## What to do
Please pull every line from the data below that contains the string "separation", matching case exactly, and copy each one out.

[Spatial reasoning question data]
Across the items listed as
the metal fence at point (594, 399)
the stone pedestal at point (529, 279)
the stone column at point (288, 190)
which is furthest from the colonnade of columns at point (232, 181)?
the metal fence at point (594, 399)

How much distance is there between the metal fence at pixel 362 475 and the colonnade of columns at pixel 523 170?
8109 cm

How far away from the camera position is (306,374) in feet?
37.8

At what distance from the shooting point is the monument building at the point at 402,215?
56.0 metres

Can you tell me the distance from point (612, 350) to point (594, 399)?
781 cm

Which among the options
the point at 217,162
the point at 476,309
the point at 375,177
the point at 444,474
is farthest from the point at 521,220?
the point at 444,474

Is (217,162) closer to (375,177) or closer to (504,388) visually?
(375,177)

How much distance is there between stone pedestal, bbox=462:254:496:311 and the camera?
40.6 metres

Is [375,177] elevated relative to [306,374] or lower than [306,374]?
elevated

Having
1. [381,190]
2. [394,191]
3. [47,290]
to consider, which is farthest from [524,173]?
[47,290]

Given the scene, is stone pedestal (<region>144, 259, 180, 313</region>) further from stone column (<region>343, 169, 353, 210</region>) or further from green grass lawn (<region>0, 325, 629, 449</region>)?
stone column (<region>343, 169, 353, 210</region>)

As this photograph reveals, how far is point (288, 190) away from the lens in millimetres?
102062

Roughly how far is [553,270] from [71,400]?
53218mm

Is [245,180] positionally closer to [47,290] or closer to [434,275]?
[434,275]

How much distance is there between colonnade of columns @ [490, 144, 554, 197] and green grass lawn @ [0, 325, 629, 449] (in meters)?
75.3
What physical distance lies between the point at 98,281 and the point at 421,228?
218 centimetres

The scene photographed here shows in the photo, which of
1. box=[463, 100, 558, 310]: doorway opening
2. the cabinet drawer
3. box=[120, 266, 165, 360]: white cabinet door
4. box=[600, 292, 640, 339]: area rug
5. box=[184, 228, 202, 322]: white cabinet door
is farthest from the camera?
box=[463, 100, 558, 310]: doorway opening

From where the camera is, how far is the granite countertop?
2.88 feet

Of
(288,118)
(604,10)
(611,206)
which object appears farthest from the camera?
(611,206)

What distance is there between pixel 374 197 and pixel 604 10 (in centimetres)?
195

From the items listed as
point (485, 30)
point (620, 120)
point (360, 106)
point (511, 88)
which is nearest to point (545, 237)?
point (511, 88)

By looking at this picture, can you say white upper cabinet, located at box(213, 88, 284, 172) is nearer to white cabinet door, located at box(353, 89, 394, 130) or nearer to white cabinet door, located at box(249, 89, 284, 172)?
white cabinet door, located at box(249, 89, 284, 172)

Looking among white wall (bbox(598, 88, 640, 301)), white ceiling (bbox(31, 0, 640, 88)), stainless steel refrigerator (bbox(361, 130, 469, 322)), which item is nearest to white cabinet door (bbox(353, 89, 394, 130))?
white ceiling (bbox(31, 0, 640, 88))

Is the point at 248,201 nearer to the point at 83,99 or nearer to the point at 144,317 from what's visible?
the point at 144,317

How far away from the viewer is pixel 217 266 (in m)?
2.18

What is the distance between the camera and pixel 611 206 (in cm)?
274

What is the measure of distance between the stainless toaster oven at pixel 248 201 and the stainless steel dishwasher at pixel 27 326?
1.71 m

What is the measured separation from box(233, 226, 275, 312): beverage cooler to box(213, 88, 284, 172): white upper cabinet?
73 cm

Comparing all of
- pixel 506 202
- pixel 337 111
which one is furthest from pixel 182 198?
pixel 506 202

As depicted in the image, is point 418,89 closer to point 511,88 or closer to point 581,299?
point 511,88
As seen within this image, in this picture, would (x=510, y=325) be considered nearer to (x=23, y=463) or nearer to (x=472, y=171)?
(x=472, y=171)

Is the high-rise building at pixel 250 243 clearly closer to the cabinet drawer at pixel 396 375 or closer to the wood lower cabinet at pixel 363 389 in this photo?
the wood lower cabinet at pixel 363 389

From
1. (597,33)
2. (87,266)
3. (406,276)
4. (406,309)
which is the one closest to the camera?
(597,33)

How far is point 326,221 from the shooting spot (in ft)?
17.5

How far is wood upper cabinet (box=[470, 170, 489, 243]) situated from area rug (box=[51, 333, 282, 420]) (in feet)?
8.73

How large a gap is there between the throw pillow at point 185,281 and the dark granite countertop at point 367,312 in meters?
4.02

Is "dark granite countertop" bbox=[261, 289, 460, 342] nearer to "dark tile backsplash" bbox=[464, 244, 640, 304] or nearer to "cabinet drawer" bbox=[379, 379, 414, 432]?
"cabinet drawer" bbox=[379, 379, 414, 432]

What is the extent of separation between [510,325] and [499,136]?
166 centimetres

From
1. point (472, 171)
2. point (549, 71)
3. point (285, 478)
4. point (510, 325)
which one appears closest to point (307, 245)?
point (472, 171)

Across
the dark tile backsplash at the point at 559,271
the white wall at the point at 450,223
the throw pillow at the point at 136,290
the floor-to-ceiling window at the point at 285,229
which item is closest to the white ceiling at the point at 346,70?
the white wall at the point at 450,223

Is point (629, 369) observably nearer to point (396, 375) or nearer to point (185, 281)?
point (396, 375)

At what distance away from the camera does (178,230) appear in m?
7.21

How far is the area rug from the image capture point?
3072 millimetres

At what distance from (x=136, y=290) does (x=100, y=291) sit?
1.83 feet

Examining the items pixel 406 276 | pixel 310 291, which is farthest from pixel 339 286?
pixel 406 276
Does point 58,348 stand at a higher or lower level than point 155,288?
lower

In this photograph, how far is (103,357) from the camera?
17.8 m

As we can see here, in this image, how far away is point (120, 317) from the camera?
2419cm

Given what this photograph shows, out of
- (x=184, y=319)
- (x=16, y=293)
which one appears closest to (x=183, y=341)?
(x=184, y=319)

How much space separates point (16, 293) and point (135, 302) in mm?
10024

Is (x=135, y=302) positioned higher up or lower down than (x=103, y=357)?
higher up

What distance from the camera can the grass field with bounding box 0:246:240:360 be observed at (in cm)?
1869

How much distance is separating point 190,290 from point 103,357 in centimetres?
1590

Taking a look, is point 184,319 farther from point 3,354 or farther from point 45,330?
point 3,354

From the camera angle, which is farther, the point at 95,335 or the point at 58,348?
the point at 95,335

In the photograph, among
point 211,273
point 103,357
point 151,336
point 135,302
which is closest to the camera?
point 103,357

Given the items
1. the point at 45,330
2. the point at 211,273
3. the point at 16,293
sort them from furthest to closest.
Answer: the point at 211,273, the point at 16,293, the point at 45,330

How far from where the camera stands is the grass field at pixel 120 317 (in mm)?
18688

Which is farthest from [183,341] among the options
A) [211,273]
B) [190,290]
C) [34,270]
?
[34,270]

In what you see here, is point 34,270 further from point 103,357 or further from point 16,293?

## Answer to the task
What is the measured separation from box(233, 226, 275, 312): beverage cooler to box(213, 88, 284, 172): white upper cabinet?
What is the extent of separation between [510,325] and [499,136]?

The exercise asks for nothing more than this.